Using block-to-block comparison methods, thorough sequence analysis of known methylase protein families, we identified a new super-family of proteins from bacteria, archaea and eukaryotes, that appears to be a previously unknown class of methylases. Sequence motifs present in all members of the super-family are most similar to the catalytic and SAM-binding sites of DNA methylases. The significance of this study is in two areas. First, the highly ancient origin of the proteins, and their presence in prokaryotes to mammals, suggests an important role. Second, we demonstrate the strength of blocks analysis for suggesting the function of protein families by identifying subtle sequence similarity to proteins with known function.

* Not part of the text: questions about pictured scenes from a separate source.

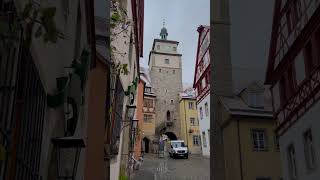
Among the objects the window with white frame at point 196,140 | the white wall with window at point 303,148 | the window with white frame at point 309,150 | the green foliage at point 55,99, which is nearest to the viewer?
the green foliage at point 55,99

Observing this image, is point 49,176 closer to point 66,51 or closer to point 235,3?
point 66,51

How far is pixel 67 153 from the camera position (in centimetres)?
633

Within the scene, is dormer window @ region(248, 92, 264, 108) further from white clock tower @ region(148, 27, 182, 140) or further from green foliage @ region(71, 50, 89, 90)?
white clock tower @ region(148, 27, 182, 140)

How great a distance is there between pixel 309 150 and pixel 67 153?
1208cm

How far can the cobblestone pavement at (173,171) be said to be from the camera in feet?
116

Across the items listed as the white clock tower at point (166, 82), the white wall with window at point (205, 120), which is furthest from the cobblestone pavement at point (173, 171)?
the white clock tower at point (166, 82)

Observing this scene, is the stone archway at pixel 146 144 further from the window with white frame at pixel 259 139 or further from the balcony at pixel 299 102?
the balcony at pixel 299 102

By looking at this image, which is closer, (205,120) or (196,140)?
(205,120)

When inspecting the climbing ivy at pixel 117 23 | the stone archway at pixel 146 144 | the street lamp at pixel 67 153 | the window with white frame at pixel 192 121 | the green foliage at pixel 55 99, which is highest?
the window with white frame at pixel 192 121

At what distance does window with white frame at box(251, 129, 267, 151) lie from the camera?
2753 cm

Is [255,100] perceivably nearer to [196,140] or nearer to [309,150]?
[309,150]

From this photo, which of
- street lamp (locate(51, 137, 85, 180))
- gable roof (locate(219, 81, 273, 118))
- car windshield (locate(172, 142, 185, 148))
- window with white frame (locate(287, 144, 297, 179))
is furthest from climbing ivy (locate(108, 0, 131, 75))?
car windshield (locate(172, 142, 185, 148))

Protein motif study: Defining of the Destruction box (D-box) motif
Proteolysis by ubiquitin and 26S proteasome pathway is a fundamental mechanism for protein turnover, cell cycle control and signal transudation. The anaphase promoting complex (APC), or cyclosome, is a multi-subunit ubiquitin ligase protein, responsible for ubiquitination of cell regulators at the metaphase - anaphase and mitosis - G1 transitions. D-box, destruction sequence motif, is essential for APC mediated protein degradation.
A sequence pattern for the D-box was previously suggested as RxxLxxx(N/Q). We characterized more accurately the D-box in various known APC subtracts so it can be used for searching for new putative D-box families.
D-boxes are typically distinct between different protein families. A D-box block from one family does not always identify the D-boxes from other families at a significant level, making the identification of a new putative D-boxes a difficult task.
However, we succeeded in identifying the D-box in the HspII protein that was experimentally verified.
We constructed a web server to identify putative D-boxes: http://bioinfo.weizmann.ac.il/~danag/d-box/main.html D-box identification by this server is recommended for known APC substrates or proteins already suspected as targets of D-box dependent degradation.
Here we describe a computational approach to identify proteins involved in interactions where one protein, or protein complex, binds to many other proteins (one to many). The strategy of this study can be applied to other studies where one-to-many protein interactions are involved e.g., protein phosphorylation, specific protein cleavage, and cell cycle control.